Posttranslational modification of
histones is known to regulate
chromatin structure and transcriptional activity, and the nuclear lamina is thought to serve as a site for
heterochromatin maintenance and transcriptional silencing. In this report, we show that the nuclear lamina can also play a role in the downregulation of
heterochromatin and in gene activation. Herpes simplex virus
DNA initiates replication in replication compartments near the inner edge of the nucleus, and
histones are excluded from these structures. To define the role of nuclear
lamins in HSV replication, we examined HSV
infection in wild-type and A-type
lamin-deficient (Lmna-/-) murine embryonic fibroblasts (MEFs). In Lmna-/- cells, viral replication compartments are reduced in size and fail to target to the nuclear periphery, as observed in WT cells.

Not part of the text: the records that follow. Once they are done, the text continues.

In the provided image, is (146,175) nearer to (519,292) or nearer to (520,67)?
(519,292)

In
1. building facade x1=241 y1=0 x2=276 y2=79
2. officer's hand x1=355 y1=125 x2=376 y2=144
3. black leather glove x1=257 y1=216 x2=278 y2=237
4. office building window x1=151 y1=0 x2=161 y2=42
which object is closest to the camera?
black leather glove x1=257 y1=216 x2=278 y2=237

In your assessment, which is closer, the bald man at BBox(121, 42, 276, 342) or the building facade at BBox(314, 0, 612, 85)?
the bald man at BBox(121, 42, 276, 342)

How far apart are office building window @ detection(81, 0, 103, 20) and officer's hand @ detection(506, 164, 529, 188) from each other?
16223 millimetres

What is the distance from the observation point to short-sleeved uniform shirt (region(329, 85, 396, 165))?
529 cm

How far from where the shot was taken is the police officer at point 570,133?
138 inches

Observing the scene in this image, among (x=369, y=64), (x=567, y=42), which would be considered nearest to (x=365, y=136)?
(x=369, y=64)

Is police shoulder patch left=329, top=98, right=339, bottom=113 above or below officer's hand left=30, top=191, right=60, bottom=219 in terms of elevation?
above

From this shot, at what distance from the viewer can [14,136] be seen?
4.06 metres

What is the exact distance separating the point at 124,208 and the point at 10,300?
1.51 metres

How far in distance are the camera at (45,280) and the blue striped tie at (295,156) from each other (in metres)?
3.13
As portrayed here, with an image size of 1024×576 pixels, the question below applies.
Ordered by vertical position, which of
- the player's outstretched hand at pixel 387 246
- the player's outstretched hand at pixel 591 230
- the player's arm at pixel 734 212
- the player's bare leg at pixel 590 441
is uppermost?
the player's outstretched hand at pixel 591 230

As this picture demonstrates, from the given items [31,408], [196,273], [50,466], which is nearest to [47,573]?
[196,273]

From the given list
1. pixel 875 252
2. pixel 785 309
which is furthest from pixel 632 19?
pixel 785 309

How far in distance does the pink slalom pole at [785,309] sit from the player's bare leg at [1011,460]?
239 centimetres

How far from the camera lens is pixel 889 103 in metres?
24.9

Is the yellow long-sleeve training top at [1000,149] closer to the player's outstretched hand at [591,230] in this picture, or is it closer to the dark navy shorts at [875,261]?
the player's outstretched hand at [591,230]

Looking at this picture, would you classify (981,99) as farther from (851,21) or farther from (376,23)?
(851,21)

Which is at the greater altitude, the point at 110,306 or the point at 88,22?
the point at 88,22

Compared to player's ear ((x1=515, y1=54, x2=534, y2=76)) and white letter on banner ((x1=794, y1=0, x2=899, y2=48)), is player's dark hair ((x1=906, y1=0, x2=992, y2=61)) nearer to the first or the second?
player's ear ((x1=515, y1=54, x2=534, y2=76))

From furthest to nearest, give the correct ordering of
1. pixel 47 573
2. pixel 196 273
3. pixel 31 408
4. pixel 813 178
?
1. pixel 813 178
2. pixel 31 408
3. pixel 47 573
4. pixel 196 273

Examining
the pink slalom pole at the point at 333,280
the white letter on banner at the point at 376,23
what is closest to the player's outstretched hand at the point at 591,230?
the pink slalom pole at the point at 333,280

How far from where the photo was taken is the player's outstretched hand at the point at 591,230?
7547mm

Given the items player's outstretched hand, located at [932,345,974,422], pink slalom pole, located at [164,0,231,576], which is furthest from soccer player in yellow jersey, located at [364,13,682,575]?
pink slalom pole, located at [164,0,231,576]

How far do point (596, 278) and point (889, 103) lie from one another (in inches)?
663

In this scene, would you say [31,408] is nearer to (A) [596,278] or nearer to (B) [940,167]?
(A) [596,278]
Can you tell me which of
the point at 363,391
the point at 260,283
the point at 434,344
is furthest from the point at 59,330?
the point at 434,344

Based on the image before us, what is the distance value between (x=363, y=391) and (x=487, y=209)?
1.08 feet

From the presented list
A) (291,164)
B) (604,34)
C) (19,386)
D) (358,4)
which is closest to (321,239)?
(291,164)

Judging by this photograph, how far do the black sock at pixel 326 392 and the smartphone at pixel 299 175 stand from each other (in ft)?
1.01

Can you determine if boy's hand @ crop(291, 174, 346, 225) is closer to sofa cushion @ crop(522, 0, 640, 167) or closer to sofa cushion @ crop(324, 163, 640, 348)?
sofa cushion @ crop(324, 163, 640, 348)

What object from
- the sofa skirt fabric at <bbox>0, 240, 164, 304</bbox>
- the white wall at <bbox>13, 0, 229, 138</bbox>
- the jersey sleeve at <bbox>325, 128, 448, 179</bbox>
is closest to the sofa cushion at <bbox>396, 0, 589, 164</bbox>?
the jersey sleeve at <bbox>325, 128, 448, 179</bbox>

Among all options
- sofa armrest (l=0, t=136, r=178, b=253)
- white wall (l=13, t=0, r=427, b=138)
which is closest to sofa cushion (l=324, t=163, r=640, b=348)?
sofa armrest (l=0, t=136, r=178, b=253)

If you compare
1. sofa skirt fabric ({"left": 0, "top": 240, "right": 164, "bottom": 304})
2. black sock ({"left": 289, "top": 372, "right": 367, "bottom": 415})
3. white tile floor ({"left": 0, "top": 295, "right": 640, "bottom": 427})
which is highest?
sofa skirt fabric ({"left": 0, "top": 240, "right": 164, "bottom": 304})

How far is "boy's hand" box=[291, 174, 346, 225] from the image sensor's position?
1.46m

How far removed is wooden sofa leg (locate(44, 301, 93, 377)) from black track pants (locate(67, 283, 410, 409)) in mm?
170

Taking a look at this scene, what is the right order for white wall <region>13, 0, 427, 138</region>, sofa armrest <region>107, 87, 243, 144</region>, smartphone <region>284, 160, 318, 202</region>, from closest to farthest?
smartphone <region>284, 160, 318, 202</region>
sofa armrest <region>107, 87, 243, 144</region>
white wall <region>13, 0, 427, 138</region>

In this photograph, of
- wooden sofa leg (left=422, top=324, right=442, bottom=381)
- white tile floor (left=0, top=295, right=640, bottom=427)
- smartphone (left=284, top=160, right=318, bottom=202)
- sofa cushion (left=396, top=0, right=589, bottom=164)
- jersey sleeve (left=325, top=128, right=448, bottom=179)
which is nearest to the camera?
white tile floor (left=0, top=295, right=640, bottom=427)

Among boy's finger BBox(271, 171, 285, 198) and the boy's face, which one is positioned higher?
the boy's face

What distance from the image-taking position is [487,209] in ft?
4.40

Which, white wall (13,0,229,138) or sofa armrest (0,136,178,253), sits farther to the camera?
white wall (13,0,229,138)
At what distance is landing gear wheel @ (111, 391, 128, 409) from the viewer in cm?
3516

Chromatin immunoprecipitation and immunofluorescence studies demonstrate that HSV
DNA is associated with increased
heterochromatin in Lmna-/- MEFs. These results argue for a functional role for A-type
lamins as viral gene expression, DNA replication, and growth are reduced in Lmna-/- MEFs, with the greatest effect on viral replication at low multiplicity of
infection. Thus,
lamin A/C is required for targeting of the viral genome and the reduction of
heterochromatin on viral promoters during lytic
infection. The nuclear lamina can serve as a molecular scaffold for
DNA genomes and the
protein complexes that regulate both
euchromatin and
heterochromatin histone modifications.